The issue of informed consent was highlighted in a decision by Health and Disability Commissioner Morag McDowell, who found an otolaryngologist and ear, nose and throat clinic in breach of the Code of Health and Disability Services Consumers’ Rights (the Code).
In her decision, Ms McDowell highlighted the importance of providing consumers with appropriate information through effective, clear communication in order to obtain informed consent, and for providers to record and file documentation, and ensure communication of key clinical decisions between administrative and clinical staff.
In this case, the parents of an 8 year old boy agreed and consented to surgical treatment for their son’s breathing and allergies, including removal of the boy’s adenoids.
The otolaryngologist wrote to the parents recommending the boy undergoes a CIT procedure- at the same time as the other planned procedures. The parents wrote to the clinic via email refusing the CIT procedure. This was acknowledged by the clinic but not placed in the boy’s electronic file or passed onto the otolaryngologist.
Prior to commencement of the surgery, there was miscommunication between the mother and the otolaryngologist about consent for the procedures to be performed. This resulted in the CIT procedure being written on the consent form and signed, contrary to the parents’ understanding that they had not consented to it.
The CIT procedure was performed, but for clinical reasons the boy’s adenoids were not removed as planned. Around six hours following the surgery, the parents became aware that the boy’s adenoids had not been removed and the CIT procedure had been performed.
The principle of informed consent is at the heart of the Code. Services may be provided to a consumer only if they make an informed choice and give informed consent.
“The informed consent process began when the family first presented to the clinic and otolaryngologist for the boy’s ongoing breathing issues. It was acknowledged by the clinic that deficiencies in the administrative process directly resulted in the parents’ later refusal of the CIT procedure not being communicated to the otolaryngologist.

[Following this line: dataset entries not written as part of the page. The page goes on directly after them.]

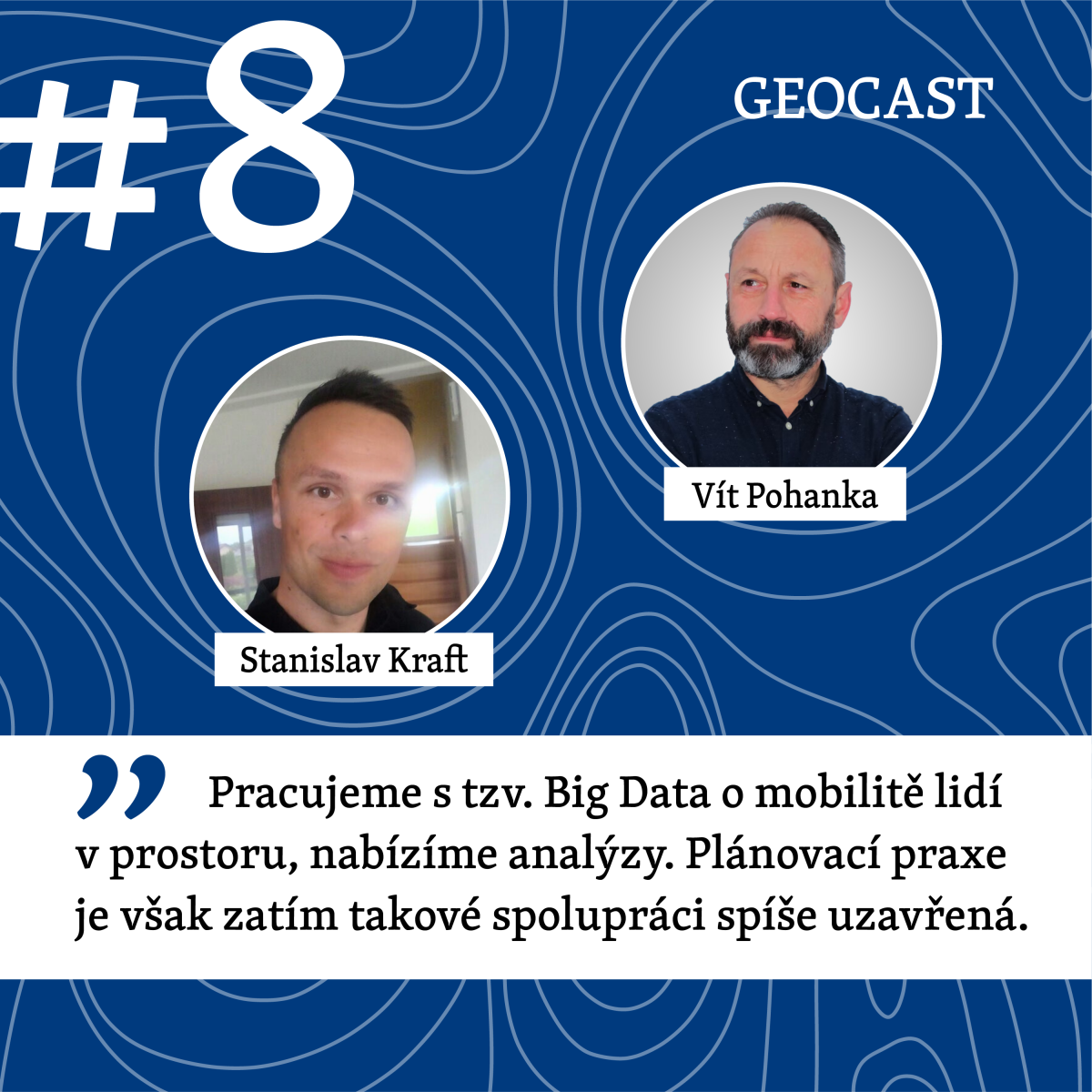 GeoCast #8: Stanislav Kraft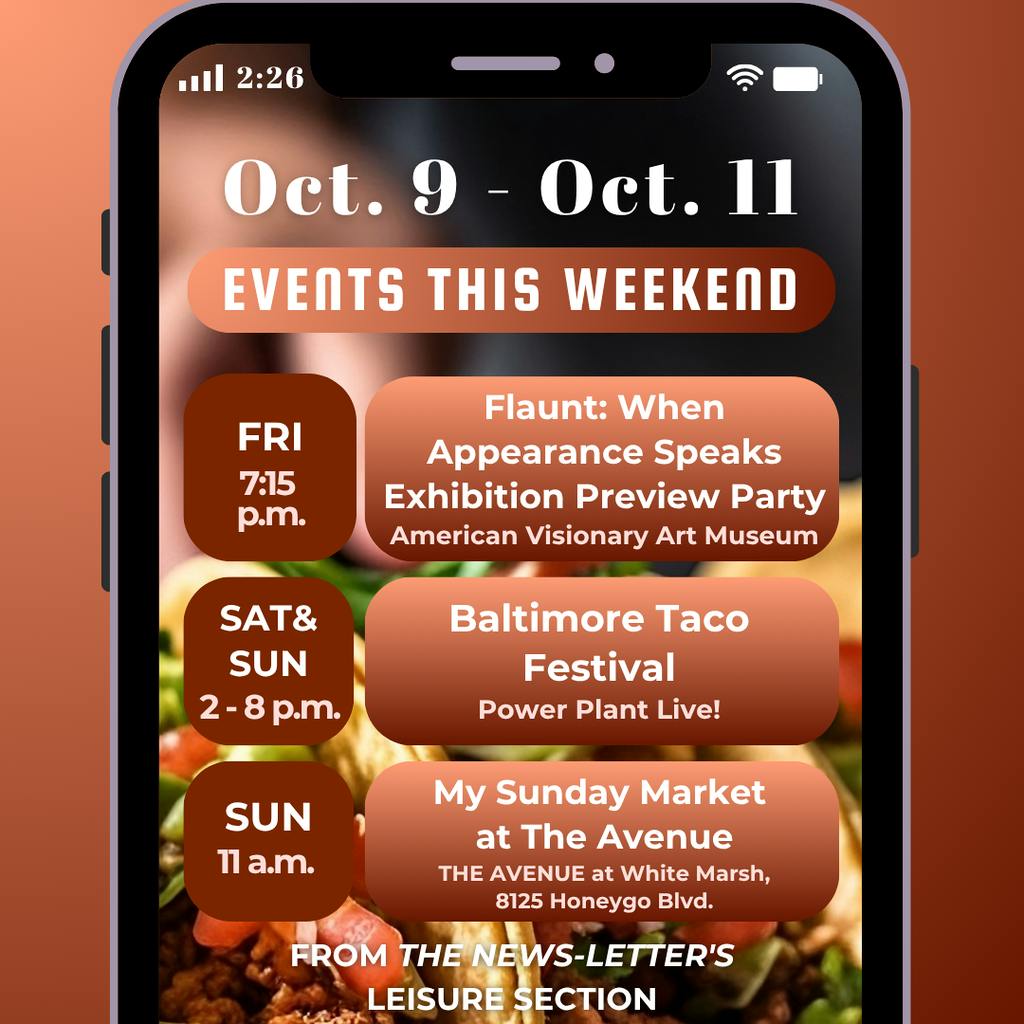 SYDNOR DUFFY / DESIGN &amp; LAYOUT EDITOR
From an exhibition preview party and live music Friday to the Baltimore Taco Festival Saturday and a community market Sunday, there are plenty of ways to explore the city and support local artists.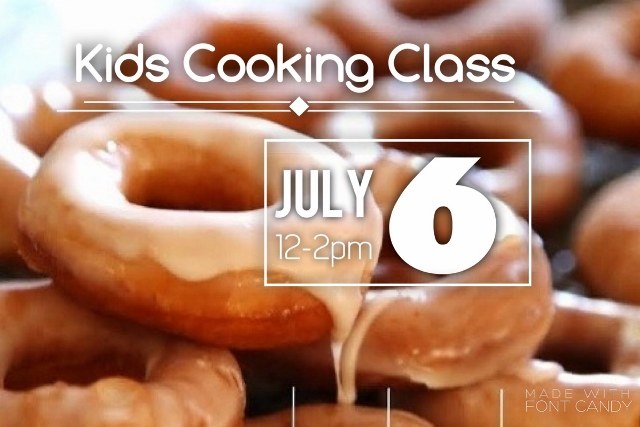 Kids Cooking Class by Heghineh – July 6th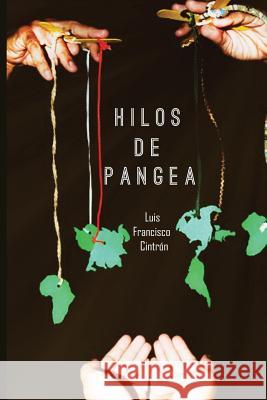Hilos de Pangea Luis Francisco Cintron 9781535362344 Createspace Independent Publishing Platform - książka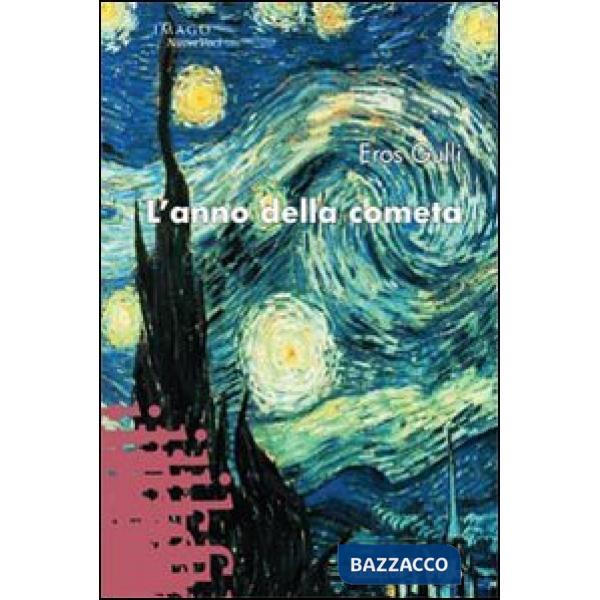 Anno della cometa (L')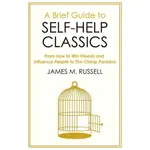 A BRIEF GUIDE TO SELF-HELP CLASSICS:/JAMES M. ESLITE誠品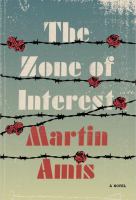 The zone of interest : a novel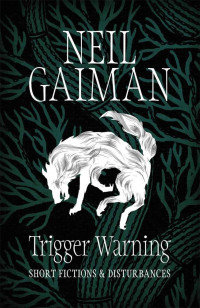 Neil Gaiman — Trigger Warning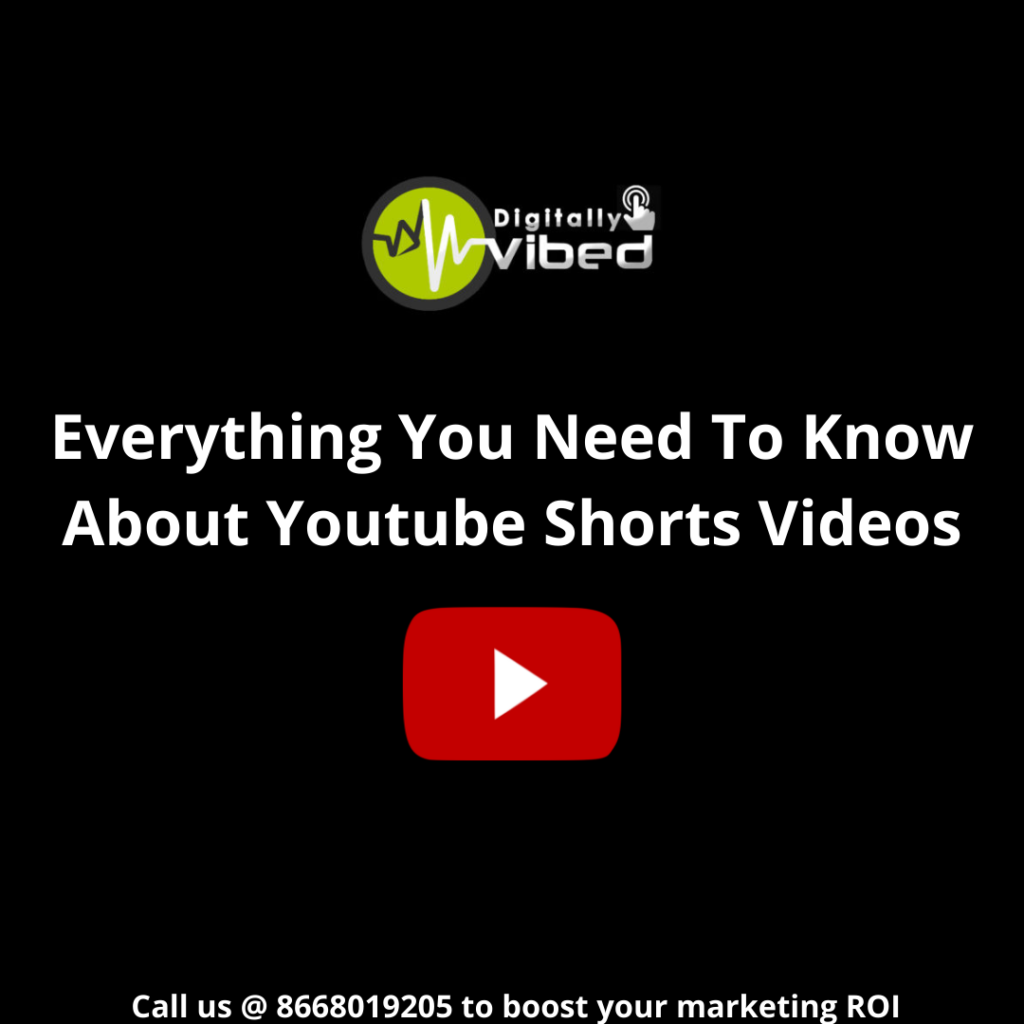 Everything You Need To Know About Youtube Shorts Videos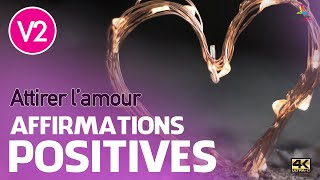 ATTIRER LAMOUR V2  Affirmations positives  Motivation Online FRANCE [upl. by Lianna316]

“Unfortunately, a chain of errors then caused the CIT procedure to be performed without informed consent having been given by the boy’s parents.
“The clinic was responsible for ensuring that its system, including its support staff, appropriately actioned the refusal of consent to the CIT procedure by the parents for their son,” says Ms McDowell.
Ms McDowell considered this information was significant, as it would have altered the treatment plan proposed for the boy. The clinic should have ensured this critical information was communicated to the otolaryngologist.
Although Ms McDowell accepted that the otolaryngologist’s lack of knowledge of the family’s refusal of consent to the CIT procedure was affected by the clinic’s error, Ms McDowell considered that the duty remained with the operating surgeon to ensure he had obtained consent for the CIT procedure he performed .
Ms McDowell recommended the clinic provide a written apology to the family, and review the effectiveness of its new policy, which requires further consultation with the consumer when there is a delay greater than three months between the initial consultation and the day of surgery.
She also recommended the otolaryngologist provide a written apology to the family, setting out the changes he has made in respect of their complaint.